***** Material for this task *****

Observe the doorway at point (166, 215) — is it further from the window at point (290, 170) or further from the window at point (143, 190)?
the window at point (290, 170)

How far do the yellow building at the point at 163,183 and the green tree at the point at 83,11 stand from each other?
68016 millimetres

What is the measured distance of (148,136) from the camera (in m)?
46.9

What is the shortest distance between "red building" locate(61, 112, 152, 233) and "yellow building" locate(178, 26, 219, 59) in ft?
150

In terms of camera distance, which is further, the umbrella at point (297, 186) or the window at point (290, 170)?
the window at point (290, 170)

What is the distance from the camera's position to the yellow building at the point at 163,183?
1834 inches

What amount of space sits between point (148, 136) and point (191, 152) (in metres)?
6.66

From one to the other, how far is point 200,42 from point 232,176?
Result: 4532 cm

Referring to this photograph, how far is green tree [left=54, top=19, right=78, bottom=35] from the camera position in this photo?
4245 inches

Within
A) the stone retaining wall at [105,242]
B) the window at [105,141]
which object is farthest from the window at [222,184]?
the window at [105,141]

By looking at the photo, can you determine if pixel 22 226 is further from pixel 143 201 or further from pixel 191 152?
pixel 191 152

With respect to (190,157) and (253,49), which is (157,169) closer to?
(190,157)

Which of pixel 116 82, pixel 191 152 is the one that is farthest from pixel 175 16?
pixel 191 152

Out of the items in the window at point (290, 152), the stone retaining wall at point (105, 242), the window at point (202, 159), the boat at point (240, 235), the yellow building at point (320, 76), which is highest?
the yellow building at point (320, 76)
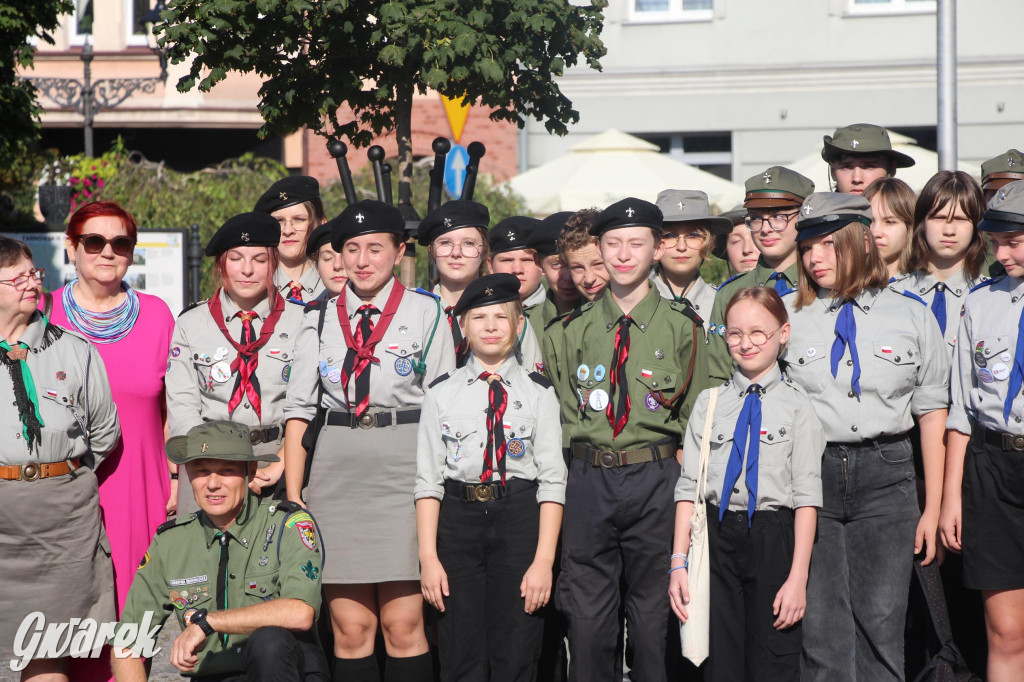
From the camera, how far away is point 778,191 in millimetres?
5777

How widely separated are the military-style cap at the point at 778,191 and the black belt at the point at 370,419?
196 centimetres

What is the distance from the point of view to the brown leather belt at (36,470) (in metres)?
5.08

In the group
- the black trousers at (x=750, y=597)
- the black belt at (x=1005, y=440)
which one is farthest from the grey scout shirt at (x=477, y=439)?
the black belt at (x=1005, y=440)

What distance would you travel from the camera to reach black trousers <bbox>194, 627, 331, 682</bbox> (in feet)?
14.5

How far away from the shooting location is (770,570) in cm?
480

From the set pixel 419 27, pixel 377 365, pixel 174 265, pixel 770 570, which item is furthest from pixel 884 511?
pixel 174 265

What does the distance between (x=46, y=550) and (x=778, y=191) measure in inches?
144

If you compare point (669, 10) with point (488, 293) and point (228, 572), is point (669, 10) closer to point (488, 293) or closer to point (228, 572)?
point (488, 293)

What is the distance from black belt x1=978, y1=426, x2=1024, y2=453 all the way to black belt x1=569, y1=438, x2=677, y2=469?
4.26 ft

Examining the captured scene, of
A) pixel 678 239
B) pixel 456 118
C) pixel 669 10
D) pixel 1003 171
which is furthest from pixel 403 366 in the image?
pixel 669 10

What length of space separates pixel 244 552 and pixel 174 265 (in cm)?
639

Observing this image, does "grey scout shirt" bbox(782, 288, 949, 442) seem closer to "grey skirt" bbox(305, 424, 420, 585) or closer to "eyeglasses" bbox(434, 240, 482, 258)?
"eyeglasses" bbox(434, 240, 482, 258)

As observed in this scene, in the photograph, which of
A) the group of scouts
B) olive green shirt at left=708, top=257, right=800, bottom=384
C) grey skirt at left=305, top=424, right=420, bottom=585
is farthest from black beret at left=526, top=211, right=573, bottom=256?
grey skirt at left=305, top=424, right=420, bottom=585

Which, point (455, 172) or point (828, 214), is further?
point (455, 172)
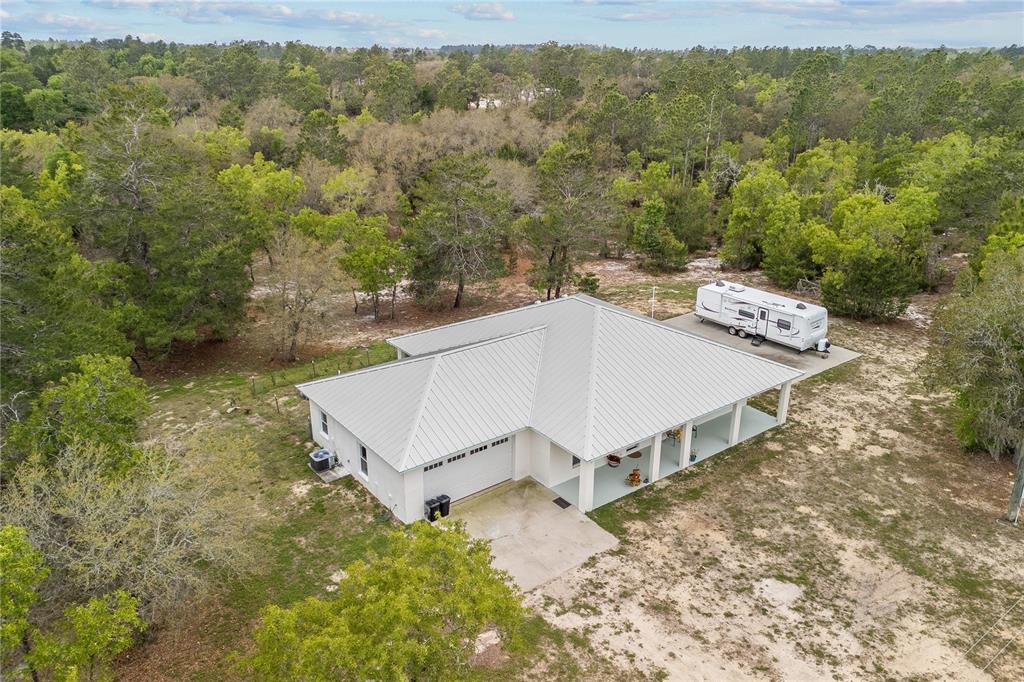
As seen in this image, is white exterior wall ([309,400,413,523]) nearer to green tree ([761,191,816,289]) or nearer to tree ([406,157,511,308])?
tree ([406,157,511,308])

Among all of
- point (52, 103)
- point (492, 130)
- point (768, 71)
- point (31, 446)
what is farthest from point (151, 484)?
point (768, 71)

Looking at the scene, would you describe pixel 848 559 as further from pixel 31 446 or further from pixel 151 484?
pixel 31 446

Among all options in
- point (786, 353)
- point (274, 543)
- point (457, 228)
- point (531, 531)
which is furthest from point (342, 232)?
point (786, 353)

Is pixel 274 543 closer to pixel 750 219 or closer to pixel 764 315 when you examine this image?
pixel 764 315

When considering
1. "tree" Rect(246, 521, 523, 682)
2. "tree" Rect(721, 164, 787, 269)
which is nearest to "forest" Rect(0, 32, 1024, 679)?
"tree" Rect(721, 164, 787, 269)

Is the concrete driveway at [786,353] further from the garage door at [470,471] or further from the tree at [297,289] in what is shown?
the tree at [297,289]

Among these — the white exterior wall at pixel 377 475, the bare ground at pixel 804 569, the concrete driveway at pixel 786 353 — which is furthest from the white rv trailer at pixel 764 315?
the white exterior wall at pixel 377 475
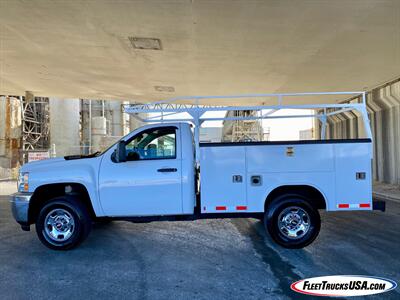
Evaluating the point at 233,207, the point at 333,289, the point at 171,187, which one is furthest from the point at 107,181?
the point at 333,289

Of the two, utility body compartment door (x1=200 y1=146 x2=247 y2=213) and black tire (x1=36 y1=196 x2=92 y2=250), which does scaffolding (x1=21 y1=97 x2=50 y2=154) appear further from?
utility body compartment door (x1=200 y1=146 x2=247 y2=213)

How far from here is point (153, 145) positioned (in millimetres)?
5844

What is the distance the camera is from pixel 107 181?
5.64 metres

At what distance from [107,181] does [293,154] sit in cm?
320

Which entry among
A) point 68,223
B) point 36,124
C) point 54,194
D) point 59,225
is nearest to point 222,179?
point 68,223

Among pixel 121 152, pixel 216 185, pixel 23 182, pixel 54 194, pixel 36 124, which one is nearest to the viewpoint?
pixel 121 152

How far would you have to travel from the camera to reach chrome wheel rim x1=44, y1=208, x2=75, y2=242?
18.5 ft

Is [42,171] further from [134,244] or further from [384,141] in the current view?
[384,141]

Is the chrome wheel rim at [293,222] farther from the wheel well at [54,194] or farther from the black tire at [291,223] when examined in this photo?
the wheel well at [54,194]

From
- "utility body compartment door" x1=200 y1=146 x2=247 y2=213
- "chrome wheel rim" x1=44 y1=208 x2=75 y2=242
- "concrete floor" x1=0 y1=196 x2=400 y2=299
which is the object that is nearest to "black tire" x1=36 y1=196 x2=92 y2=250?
"chrome wheel rim" x1=44 y1=208 x2=75 y2=242

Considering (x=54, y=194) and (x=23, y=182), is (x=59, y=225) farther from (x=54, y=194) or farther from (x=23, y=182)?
(x=23, y=182)

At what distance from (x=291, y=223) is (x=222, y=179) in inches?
54.8

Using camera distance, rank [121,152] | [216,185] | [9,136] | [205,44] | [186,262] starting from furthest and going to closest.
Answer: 1. [9,136]
2. [205,44]
3. [216,185]
4. [121,152]
5. [186,262]

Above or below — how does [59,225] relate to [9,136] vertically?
below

*****

What you need to do |
Copy out every item above word for word, leaving out the pictures.

Exercise response |
Observe the doorway at point (166, 215) — is it further from the window at point (290, 170) or further from the window at point (143, 190)?
the window at point (290, 170)

How far do the yellow building at the point at 163,183 and the green tree at the point at 83,11 stand from each other?
68016 millimetres

What is the measured distance of (148,136) from the camera (in m)?
46.9

What is the shortest distance between "red building" locate(61, 112, 152, 233) and "yellow building" locate(178, 26, 219, 59) in ft?
150

In terms of camera distance, which is further, the umbrella at point (297, 186) or the window at point (290, 170)?
the window at point (290, 170)

What is the distance from the camera's position to the yellow building at the point at 163,183?
1834 inches

What amount of space sits between point (148, 136) and point (191, 152) (in metres)?
6.66

From one to the other, how far is point 200,42 from point 232,176?
Result: 4532 cm

Referring to this photograph, how far is green tree [left=54, top=19, right=78, bottom=35] from the camera position in this photo?
4245 inches

Within
A) the stone retaining wall at [105,242]
B) the window at [105,141]
which object is farthest from the window at [222,184]?
the window at [105,141]

By looking at the photo, can you determine if pixel 22 226 is further from pixel 143 201 or further from pixel 191 152?
pixel 191 152

With respect to (190,157) and (253,49), which is (157,169) closer to?
(190,157)

Which of pixel 116 82, pixel 191 152 is the one that is farthest from pixel 175 16?
pixel 191 152

Out of the items in the window at point (290, 152), the stone retaining wall at point (105, 242), the window at point (202, 159), the boat at point (240, 235), the yellow building at point (320, 76), which is highest?
the yellow building at point (320, 76)
From the camera, how far away is point 778,191 in millimetres?
5777

How widely separated are the military-style cap at the point at 778,191 and the black belt at the point at 370,419?
196 centimetres

What is the distance from the point of view to the brown leather belt at (36,470) (in metres)?
5.08

In the group
- the black trousers at (x=750, y=597)
- the black belt at (x=1005, y=440)
which one is farthest from the grey scout shirt at (x=477, y=439)?
the black belt at (x=1005, y=440)

What distance would you travel from the camera to reach black trousers <bbox>194, 627, 331, 682</bbox> (in feet)?
14.5

How far away from the shooting location is (770,570) in cm?
480

From the set pixel 419 27, pixel 377 365, pixel 174 265, pixel 770 570, which item is furthest from pixel 884 511?
pixel 174 265

What does the distance between (x=46, y=550) and (x=778, y=191) measure in inches?
144

If you compare point (669, 10) with point (488, 293) and point (228, 572), is point (669, 10) closer to point (488, 293) or closer to point (228, 572)?
point (488, 293)

What is the distance from black belt x1=978, y1=426, x2=1024, y2=453 all the way to black belt x1=569, y1=438, x2=677, y2=469?
4.26 ft

Examining the captured scene, of
A) pixel 678 239
B) pixel 456 118
C) pixel 669 10
D) pixel 1003 171
which is furthest from pixel 403 366 in the image?
pixel 669 10

What length of space separates pixel 244 552 and pixel 174 265 (in cm)?
639

Observing this image, does "grey scout shirt" bbox(782, 288, 949, 442) seem closer to "grey skirt" bbox(305, 424, 420, 585) or closer to "eyeglasses" bbox(434, 240, 482, 258)?
"eyeglasses" bbox(434, 240, 482, 258)

As observed in this scene, in the photograph, which of
A) the group of scouts
B) olive green shirt at left=708, top=257, right=800, bottom=384
C) grey skirt at left=305, top=424, right=420, bottom=585
is farthest from black beret at left=526, top=211, right=573, bottom=256?
grey skirt at left=305, top=424, right=420, bottom=585

Which, point (455, 172) or point (828, 214), is further?
point (455, 172)
As seen in this image, is white exterior wall ([309,400,413,523]) nearer to green tree ([761,191,816,289]) or nearer to tree ([406,157,511,308])?
tree ([406,157,511,308])

Among all of
- point (52, 103)
- point (492, 130)
- point (768, 71)
- point (31, 446)
what is farthest from point (151, 484)?
point (768, 71)

Looking at the scene, would you describe pixel 848 559 as further from pixel 31 446 or further from pixel 151 484?
pixel 31 446

Among all options in
- point (786, 353)
- point (274, 543)
- point (457, 228)
- point (531, 531)
which is furthest from point (342, 232)?
point (786, 353)

Is pixel 274 543 closer to pixel 750 219 or closer to pixel 764 315 when you examine this image?
pixel 764 315

When considering
1. "tree" Rect(246, 521, 523, 682)
2. "tree" Rect(721, 164, 787, 269)
which is nearest to "forest" Rect(0, 32, 1024, 679)?
"tree" Rect(721, 164, 787, 269)

Is the concrete driveway at [786,353] further from the garage door at [470,471] or further from the tree at [297,289] in what is shown?
the tree at [297,289]

Among these — the white exterior wall at pixel 377 475, the bare ground at pixel 804 569, the concrete driveway at pixel 786 353 — which is furthest from the white rv trailer at pixel 764 315?
the white exterior wall at pixel 377 475
Evaluating the point at 233,207, the point at 333,289, the point at 171,187, which one is furthest from the point at 107,181?
the point at 333,289

Of the two, utility body compartment door (x1=200 y1=146 x2=247 y2=213) and black tire (x1=36 y1=196 x2=92 y2=250), which does scaffolding (x1=21 y1=97 x2=50 y2=154) appear further from?
utility body compartment door (x1=200 y1=146 x2=247 y2=213)

How far from here is point (153, 145) positioned (in millimetres)?
5844

What is the distance the camera is from pixel 107 181?
5.64 metres

At what distance from [107,181] does [293,154] sit in cm?
320

Which entry among
A) point 68,223
B) point 36,124
C) point 54,194
D) point 59,225
is nearest to point 222,179?
point 68,223

Among pixel 121 152, pixel 216 185, pixel 23 182, pixel 54 194, pixel 36 124, which one is nearest to the viewpoint?
pixel 121 152

How far would you have to travel from the camera to reach chrome wheel rim x1=44, y1=208, x2=75, y2=242?
18.5 ft

Is [42,171] further from [134,244] or further from [384,141] in the current view?
[384,141]

Is the chrome wheel rim at [293,222] farther from the wheel well at [54,194] or farther from the black tire at [291,223] when examined in this photo?
the wheel well at [54,194]

From
- "utility body compartment door" x1=200 y1=146 x2=247 y2=213
- "chrome wheel rim" x1=44 y1=208 x2=75 y2=242
- "concrete floor" x1=0 y1=196 x2=400 y2=299
which is the object that is nearest to "black tire" x1=36 y1=196 x2=92 y2=250?
"chrome wheel rim" x1=44 y1=208 x2=75 y2=242

Considering (x=54, y=194) and (x=23, y=182), is (x=59, y=225) farther from (x=54, y=194) or farther from (x=23, y=182)?
(x=23, y=182)

At what distance from (x=291, y=223) is (x=222, y=179) in inches?
54.8

Using camera distance, rank [121,152] | [216,185] | [9,136] | [205,44] | [186,262] starting from furthest and going to closest.
Answer: 1. [9,136]
2. [205,44]
3. [216,185]
4. [121,152]
5. [186,262]

Above or below — how does [59,225] relate to [9,136] vertically?
below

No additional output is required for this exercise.